Just like clothes, different body shapes go in and out of fashion. As you try and buy vintage clothes you get an idea of which decades produce the best clothes for you. But at the end of the day if you feel comfortable in it wear what the heck you like, these are only guidelines that might help you choose between things when buying vintage.

Shapes of the Twenties.

The straight up and down androgynous shapes of 1920s can be quite unforgiving to anyone with hips and a bottom. They can look incredible on a very slim boyish figure. If that's not you, you can always go for some classic accessories such as a cloche hat or embroidered shawl.

Flattering with bias cutting.

The bias cutting of the 1930s can be flattering; it was designed to show off women's curves again. However, slinky fabrics like silk and satin highlight lumps and bumps. If you have a pear shaped figure try dresses in heavier fabrics such as linen or velvet. Pretty chiffon tea dresses suit most figures and come in a good range of sizes.

Forties striking suits.

The boxy shapes of 1940s suits look striking on slim women but can make the fuller figure wide all the way down. If you have a curvy figure, try the softer shapes of the 1940s dresses which skim over problem areas. Women who are bottom heavy might want to avoid dresses and suits with peplums which draw attention to the hips. A lot of 1940s pencil skirts hit the widest part of the calf. So again are better suited to a slim pair of legs.

Hour glass figure.

The styles of the 1950s are a curvy girls dream. They were designed to celebrate the hour glass figure. Full skirts skim beautifully over hips and thighs, while a fitted bodice highlights the waist which also suits a pear shape. If you are slim fitted shifts and pedal pushers will look nice.

The boyish Twiggy look.

A return of the twentiesesque waist fewer shapes look best on a boyish Twiggy like figure. A line dresses are particularly flattering but unless you have slim legs you might want to give the minis a miss. Petite women look especially good (don't they always!) in early 1960's coats with their scaled down cut and details. If you have a full figure look out for tunic dresses which look great worn over trousers.

Bell bottoms or kaftan?

Even if you pass on the polyester bell bottoms you should find other 1970s styles to suit you. Slim women look dainty in peasant styles but should avoid too many ruffles and flounces or they can look swamped. Draped jersey dresses flatter a curvy figure. Shirt dresses can be worn over a top and trousers for a slimming look. Beware of the false security of the kaftan it might seem like the perfect answer to cover everything and still have room to put away a five course meal but in the wrong hands it can end up looking like a tent.
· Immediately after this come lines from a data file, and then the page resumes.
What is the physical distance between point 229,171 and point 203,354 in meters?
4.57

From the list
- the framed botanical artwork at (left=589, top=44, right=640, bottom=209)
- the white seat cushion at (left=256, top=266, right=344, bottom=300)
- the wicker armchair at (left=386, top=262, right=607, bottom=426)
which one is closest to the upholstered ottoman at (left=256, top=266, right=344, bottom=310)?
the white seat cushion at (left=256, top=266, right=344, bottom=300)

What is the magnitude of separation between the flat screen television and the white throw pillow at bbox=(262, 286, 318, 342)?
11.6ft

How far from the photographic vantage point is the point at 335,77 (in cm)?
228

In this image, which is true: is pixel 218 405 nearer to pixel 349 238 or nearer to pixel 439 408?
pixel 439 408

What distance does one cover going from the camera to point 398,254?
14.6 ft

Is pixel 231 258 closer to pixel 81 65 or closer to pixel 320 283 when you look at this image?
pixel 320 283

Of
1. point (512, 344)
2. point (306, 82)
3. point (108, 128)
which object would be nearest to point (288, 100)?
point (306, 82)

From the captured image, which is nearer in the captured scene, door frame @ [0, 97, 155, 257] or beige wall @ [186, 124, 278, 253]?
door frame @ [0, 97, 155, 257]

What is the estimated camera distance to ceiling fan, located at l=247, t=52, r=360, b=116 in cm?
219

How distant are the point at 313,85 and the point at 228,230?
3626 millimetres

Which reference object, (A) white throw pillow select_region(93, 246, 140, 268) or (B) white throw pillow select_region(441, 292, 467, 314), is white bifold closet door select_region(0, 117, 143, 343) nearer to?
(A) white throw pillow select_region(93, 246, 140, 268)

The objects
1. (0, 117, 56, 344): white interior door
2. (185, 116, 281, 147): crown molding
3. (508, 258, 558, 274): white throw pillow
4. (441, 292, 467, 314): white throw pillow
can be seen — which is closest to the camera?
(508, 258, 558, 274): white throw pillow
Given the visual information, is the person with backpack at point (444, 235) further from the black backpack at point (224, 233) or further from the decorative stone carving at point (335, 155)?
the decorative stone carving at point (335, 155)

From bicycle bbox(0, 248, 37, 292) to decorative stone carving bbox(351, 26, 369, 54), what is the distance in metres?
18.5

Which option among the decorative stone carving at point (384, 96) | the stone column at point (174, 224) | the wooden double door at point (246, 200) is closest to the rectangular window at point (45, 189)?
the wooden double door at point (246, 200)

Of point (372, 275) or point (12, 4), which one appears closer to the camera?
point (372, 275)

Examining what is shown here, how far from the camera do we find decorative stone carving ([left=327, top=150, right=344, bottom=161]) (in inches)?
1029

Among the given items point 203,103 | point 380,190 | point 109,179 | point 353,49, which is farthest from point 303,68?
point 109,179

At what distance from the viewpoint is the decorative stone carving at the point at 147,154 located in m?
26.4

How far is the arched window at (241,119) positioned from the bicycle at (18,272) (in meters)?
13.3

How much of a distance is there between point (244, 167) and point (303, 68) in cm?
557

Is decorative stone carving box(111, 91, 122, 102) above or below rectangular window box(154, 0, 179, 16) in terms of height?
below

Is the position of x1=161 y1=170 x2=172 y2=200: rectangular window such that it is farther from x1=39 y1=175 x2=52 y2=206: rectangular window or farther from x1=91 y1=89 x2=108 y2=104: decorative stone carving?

Village disco in my batwing.

I consider this least flattering decade to date. Although you wouldn't know it at the time when I was heading for our village disco in my batwing blouse and high waisted stone washed jeans. Designs generally were much exaggerated and seemed to magnify any figure faults. These garments are best worn as separates mixed with modern styles for a more flattering look.